Well I guess since they're all the same size. I would just have to do array(a). But the result of the dot product of two 3d arrays is most unexpected:
>>> a = numpy.ones((4,5,6))
>>> a = numpy.ones((10,4,4))
>>> b = numpy.ones((10,4,4))
>>> c = numpy.dot(a,b)
>>> c.shape
(10, 4, 10, 4) #Hmm, not what a newbie expects D:


>Yes, there is a trick for this using a multiply with properly placed newaxis followed by a sum. It uses more memory but for stacks of small arrays that shouldn't matter. See the post here
Hmm, I'm not sure I understand what is being done there.

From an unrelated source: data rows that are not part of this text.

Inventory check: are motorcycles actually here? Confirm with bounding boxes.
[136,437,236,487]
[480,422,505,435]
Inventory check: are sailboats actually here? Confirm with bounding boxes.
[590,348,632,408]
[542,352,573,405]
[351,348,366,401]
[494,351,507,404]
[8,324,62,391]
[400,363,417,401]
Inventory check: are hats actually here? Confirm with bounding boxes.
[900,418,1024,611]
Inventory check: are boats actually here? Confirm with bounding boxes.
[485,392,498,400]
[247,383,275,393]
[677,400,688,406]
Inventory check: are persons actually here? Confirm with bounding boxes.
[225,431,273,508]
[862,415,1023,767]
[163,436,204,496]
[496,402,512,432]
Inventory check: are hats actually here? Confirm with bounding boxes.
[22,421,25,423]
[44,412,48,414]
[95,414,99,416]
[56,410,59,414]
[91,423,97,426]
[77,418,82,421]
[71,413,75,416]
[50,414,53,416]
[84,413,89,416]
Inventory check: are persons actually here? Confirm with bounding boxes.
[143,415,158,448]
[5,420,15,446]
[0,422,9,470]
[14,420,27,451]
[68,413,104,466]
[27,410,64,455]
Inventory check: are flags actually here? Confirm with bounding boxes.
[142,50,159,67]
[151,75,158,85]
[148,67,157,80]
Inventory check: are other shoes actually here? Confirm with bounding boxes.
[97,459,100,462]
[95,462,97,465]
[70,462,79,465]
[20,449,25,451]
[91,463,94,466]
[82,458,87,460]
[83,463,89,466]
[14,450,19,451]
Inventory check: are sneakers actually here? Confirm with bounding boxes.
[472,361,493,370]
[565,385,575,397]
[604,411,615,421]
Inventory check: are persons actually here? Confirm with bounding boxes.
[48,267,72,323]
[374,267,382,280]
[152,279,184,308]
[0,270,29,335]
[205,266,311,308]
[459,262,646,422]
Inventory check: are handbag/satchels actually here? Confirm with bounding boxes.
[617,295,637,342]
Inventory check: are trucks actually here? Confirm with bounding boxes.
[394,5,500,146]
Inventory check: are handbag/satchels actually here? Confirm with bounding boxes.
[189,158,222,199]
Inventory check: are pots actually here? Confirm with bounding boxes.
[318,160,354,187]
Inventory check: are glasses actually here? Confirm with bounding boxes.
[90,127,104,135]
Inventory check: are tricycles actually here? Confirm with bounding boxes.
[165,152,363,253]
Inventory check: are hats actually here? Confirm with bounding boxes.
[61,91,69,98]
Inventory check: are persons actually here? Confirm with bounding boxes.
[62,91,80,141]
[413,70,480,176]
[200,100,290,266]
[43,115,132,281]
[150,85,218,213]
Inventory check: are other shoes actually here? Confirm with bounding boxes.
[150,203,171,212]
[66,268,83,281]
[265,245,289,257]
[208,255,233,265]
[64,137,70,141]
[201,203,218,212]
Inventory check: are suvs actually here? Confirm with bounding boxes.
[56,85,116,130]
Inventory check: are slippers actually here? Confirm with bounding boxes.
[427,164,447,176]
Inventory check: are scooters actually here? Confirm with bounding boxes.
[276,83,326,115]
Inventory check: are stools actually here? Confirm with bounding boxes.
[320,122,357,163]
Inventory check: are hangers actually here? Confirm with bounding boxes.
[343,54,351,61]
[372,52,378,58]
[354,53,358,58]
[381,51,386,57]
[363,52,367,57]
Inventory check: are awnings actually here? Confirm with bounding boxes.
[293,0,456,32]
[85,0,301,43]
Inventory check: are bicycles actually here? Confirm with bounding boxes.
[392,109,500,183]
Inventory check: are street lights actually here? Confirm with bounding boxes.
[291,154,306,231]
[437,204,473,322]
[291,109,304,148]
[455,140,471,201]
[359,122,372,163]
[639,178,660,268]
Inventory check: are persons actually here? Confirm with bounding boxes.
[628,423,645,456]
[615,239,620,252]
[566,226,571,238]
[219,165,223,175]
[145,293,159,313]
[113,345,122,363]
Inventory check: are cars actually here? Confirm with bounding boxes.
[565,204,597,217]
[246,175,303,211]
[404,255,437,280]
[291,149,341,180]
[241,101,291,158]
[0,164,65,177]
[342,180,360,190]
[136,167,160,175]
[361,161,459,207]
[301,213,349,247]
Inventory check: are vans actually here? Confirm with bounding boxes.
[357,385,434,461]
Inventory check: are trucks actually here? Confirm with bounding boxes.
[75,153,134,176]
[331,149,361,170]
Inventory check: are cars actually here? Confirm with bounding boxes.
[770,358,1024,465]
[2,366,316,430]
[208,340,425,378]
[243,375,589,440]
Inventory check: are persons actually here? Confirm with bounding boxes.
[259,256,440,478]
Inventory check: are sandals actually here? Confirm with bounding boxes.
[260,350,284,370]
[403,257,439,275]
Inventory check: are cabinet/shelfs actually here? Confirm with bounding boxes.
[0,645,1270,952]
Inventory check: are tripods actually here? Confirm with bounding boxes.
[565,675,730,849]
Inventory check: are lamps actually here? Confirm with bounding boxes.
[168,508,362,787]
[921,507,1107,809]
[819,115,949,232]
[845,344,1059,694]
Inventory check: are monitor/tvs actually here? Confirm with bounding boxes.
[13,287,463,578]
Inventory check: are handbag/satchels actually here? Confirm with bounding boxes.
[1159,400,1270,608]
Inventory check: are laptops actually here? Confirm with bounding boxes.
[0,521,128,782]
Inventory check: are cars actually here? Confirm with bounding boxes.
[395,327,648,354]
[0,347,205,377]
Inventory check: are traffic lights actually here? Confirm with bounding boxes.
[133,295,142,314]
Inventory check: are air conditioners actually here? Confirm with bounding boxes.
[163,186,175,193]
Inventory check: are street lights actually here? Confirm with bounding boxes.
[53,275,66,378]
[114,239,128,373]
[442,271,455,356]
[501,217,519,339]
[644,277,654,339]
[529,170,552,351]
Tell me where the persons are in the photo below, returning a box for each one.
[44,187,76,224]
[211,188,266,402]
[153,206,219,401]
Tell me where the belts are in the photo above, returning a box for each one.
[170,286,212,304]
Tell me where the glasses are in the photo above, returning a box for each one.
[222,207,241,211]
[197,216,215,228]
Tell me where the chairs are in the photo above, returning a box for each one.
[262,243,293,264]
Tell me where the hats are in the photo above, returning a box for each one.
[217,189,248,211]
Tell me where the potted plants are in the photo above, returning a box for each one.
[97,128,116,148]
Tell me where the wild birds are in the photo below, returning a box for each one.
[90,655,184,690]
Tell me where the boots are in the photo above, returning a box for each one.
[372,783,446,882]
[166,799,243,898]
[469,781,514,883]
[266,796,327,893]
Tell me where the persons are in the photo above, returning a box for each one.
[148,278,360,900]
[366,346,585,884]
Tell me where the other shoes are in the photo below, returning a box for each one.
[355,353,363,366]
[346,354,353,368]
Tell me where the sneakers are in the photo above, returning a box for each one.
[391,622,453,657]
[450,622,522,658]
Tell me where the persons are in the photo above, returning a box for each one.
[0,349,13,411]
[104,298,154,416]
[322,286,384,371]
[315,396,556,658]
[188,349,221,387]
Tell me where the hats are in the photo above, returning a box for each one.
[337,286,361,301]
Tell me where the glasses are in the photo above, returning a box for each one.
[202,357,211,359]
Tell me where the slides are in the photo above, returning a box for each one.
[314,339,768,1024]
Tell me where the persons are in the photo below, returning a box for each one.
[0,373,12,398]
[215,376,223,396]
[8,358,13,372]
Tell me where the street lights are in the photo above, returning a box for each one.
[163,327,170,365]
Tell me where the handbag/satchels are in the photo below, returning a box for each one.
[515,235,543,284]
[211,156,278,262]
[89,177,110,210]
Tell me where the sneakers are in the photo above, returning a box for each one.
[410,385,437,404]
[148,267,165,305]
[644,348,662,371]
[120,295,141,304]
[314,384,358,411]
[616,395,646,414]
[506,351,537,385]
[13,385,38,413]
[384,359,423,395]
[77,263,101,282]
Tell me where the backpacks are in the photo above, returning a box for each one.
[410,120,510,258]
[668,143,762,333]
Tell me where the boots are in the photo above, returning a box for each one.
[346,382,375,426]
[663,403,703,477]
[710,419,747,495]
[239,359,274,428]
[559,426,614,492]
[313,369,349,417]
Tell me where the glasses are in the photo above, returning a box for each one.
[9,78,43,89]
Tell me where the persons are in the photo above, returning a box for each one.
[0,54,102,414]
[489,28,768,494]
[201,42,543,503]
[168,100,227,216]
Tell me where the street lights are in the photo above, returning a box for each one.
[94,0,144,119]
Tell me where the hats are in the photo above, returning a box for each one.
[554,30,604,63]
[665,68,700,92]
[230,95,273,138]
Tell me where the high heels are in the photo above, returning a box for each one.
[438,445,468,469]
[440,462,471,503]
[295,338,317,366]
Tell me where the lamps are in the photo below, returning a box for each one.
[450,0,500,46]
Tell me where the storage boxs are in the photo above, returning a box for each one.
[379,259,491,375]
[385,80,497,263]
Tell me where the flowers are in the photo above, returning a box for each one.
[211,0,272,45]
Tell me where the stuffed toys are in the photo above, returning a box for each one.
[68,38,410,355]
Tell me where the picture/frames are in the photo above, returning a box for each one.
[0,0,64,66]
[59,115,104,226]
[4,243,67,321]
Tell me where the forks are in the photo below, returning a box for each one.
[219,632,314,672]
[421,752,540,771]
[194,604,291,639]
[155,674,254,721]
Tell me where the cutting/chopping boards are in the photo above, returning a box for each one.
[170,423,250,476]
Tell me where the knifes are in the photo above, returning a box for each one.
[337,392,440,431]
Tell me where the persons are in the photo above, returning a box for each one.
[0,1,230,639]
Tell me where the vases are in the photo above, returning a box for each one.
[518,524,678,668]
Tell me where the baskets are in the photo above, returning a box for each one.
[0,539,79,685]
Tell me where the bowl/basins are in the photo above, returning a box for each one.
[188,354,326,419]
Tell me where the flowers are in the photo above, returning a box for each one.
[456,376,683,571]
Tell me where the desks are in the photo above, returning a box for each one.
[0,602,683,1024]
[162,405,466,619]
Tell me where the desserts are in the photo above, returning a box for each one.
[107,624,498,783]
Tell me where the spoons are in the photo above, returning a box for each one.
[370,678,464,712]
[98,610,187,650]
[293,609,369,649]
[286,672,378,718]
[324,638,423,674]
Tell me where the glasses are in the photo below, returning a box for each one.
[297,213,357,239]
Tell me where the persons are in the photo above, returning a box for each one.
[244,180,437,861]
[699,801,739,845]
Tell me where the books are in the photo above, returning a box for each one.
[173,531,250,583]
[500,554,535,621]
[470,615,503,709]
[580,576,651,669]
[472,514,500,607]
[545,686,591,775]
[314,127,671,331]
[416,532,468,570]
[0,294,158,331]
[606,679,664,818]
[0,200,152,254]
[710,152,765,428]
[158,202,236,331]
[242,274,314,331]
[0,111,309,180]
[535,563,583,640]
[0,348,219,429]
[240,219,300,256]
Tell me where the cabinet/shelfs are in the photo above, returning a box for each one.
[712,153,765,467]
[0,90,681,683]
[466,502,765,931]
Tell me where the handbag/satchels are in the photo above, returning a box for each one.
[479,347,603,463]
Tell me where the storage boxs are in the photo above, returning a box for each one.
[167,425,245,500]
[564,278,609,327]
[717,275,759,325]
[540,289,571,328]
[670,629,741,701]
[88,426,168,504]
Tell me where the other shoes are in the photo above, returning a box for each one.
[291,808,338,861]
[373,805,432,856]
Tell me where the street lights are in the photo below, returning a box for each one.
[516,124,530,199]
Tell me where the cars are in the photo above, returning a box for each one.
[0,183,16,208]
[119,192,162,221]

It's just matrix multipy considered as a sum of the outer products of column and row vectors, i.e., outer product of first column in first matrix and first row in second matrix plus outer product of second column in first matrix plus second row in second matrix, etc. That form is easily adapted to stacks of matrices and is sometimes used on vector architectures, see Golub and Van Loan.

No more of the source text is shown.